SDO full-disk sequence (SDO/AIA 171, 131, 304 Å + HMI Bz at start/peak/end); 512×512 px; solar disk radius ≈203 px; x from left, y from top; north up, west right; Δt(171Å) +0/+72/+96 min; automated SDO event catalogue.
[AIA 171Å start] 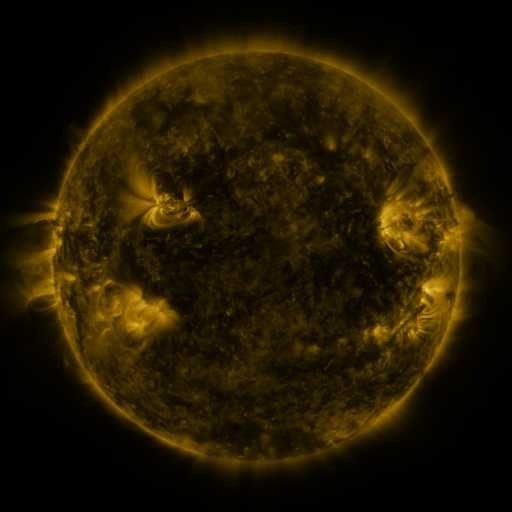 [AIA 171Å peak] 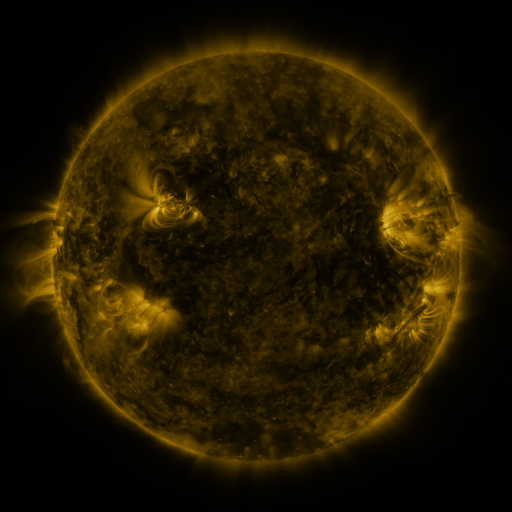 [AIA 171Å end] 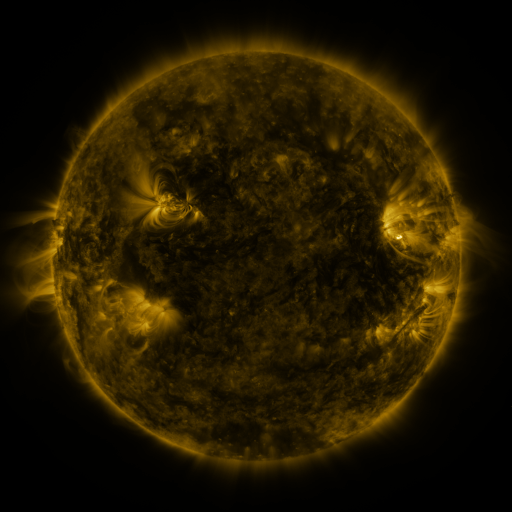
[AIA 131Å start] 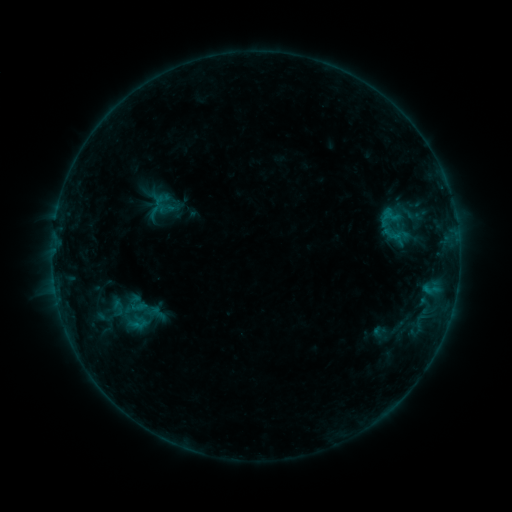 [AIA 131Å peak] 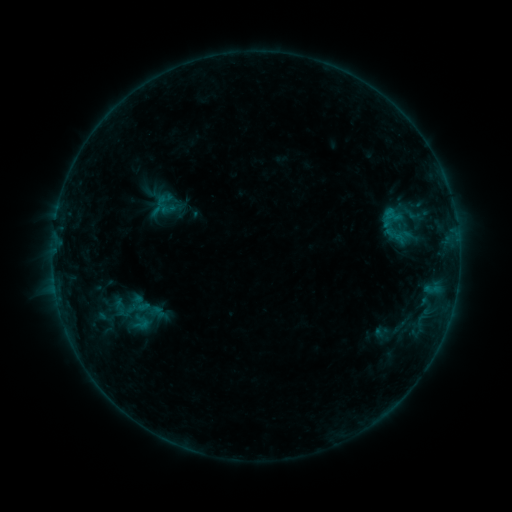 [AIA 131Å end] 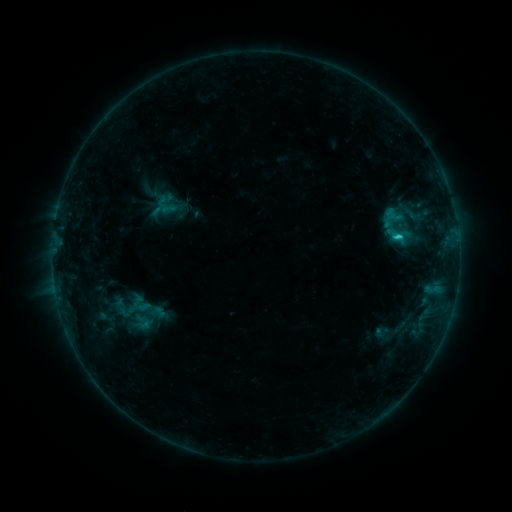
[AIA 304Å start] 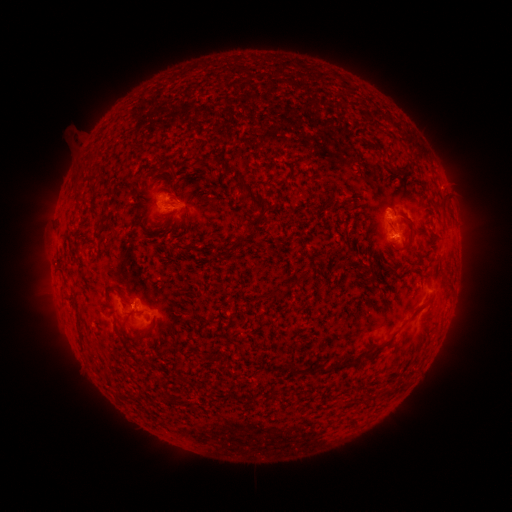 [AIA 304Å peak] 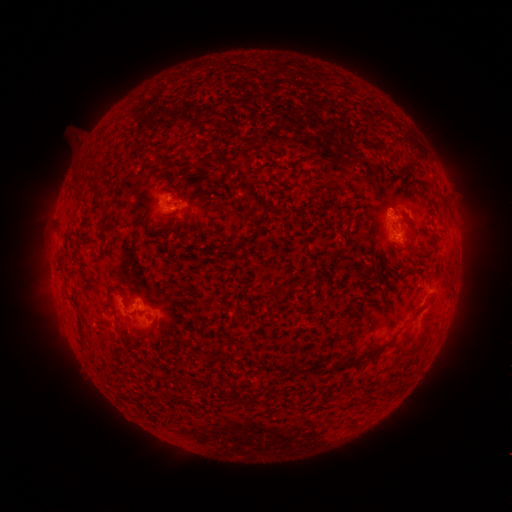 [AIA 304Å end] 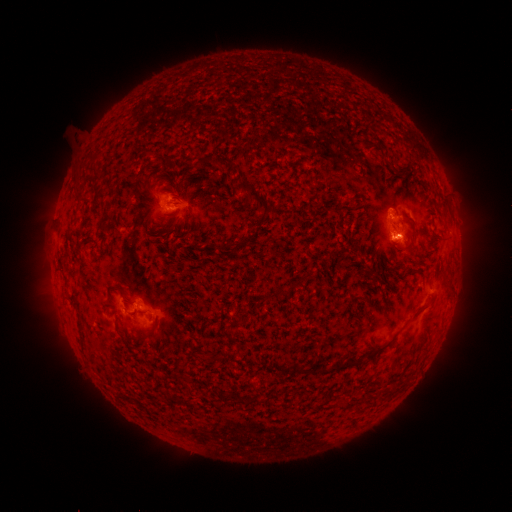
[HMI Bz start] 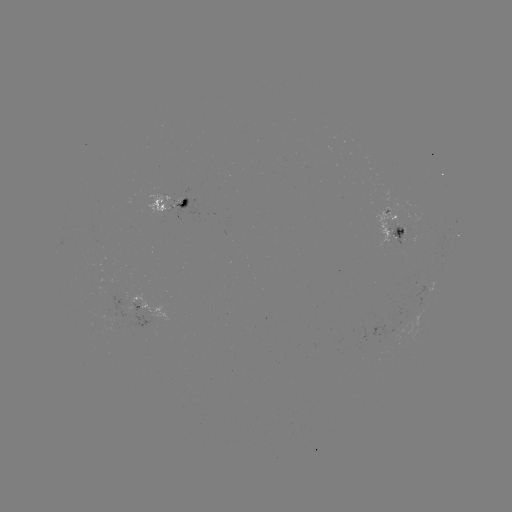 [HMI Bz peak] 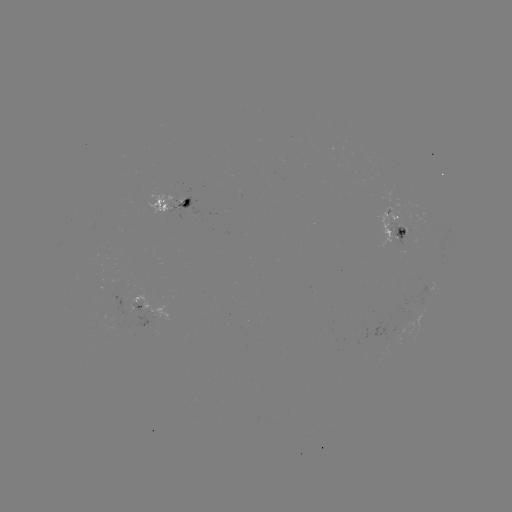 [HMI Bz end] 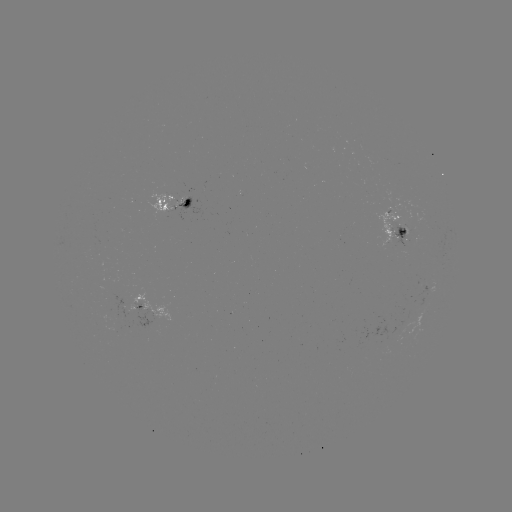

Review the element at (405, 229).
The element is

····················

Task brief: Every line above that holds the word "element" needs to be copied.

Result of this exercise:
Review the element at (405, 229).
The element is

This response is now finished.